Let’s put aside whether or not humanity is actually irredeemable and if we’re all going to die by 2050. If you grow up with that possibility in your head, looming over everything you do, it’s sort of inevitable that you become desensitized to it.
During and after the global pandemic, there were many of us who felt our futures were robbed from our hands. Studies showed that the younger generation were the most mentally impacted, with significantly rising trends of mental distress. A portion of us ended up with passive suicidal ideation even after the pandemic ended. You know those painfully relatable jokes where someone says they hope that when they sleep, they wake up next year? Or that they’d slip and accidentally fall onto the train tracks?

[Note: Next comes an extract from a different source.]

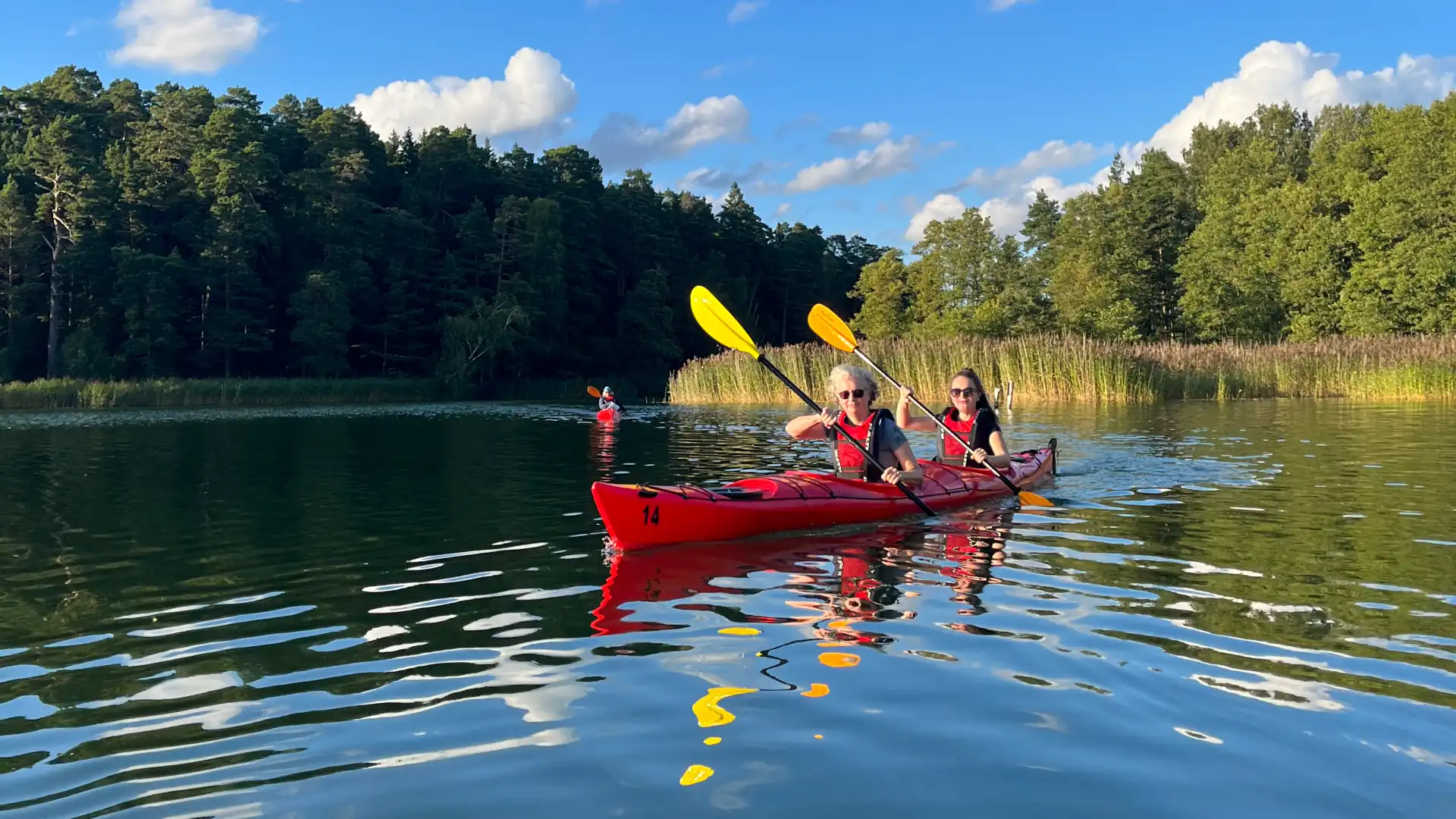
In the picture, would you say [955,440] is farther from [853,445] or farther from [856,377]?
[856,377]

But y’know, we’d never actually do it, right? So most of us just kind of go from moment to moment, drifting like ghosts. Focusing on the current moment.

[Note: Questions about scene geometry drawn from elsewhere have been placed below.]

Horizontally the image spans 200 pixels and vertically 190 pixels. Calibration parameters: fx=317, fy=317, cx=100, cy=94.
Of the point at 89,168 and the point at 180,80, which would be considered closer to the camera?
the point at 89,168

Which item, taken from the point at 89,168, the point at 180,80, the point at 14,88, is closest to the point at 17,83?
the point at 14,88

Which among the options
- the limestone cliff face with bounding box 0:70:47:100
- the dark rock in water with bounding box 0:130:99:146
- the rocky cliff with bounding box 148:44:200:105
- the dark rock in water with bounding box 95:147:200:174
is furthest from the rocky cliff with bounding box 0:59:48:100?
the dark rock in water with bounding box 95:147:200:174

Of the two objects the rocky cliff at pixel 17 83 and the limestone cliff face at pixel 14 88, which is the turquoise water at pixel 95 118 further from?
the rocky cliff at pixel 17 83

What to have for lunch? When do we think the world will end? When can I hit the gym? Do we think the regime will ever fall? Man I hope it doesn’t rain, I wanna’ get home early today.
Despair and hopelessness have become so common that they’re part of our daily routine. And so a lot of us simply don’t care anymore. The future is so doomed, maybe we have no reason to care. Or worse, the dregs of late-stage capitalism have drained our capacity to care.
Yes, we do
And yet, despite all of that, I think a lot of us still care. Gen Z still wants to care.
Some parts of us are angry, if not for ourselves then for each other. We look at the genocide happening to Palestinians and the injustices of our many government institutions and then take to the streets with rage and fire. We took care of and fed and protected each other when tear gas was flung into our eyes and many were trampled.
Some parts of us are tired. Of shifts and jobs and anxiety. And yet we smile when we feel the sun on our faces and when we get a seat on the bus. We laugh over food and cry over movies and wake up the next morning to do it all over again. We stand together under the dim lights of a KRL train at 6pm everyday, knowing that our days may be heavy but at least we’re not alone.
When asked about my future in 10 or 20 years, I often come up blank. Such a future not only seems so far away, but entirely impossible. And yet the apocalypse seemed like it was going to happen any day now. Maybe it’ll be another virus or nuclear war or rising sea levels that will drown us all.
But at least we have today. And we have each other.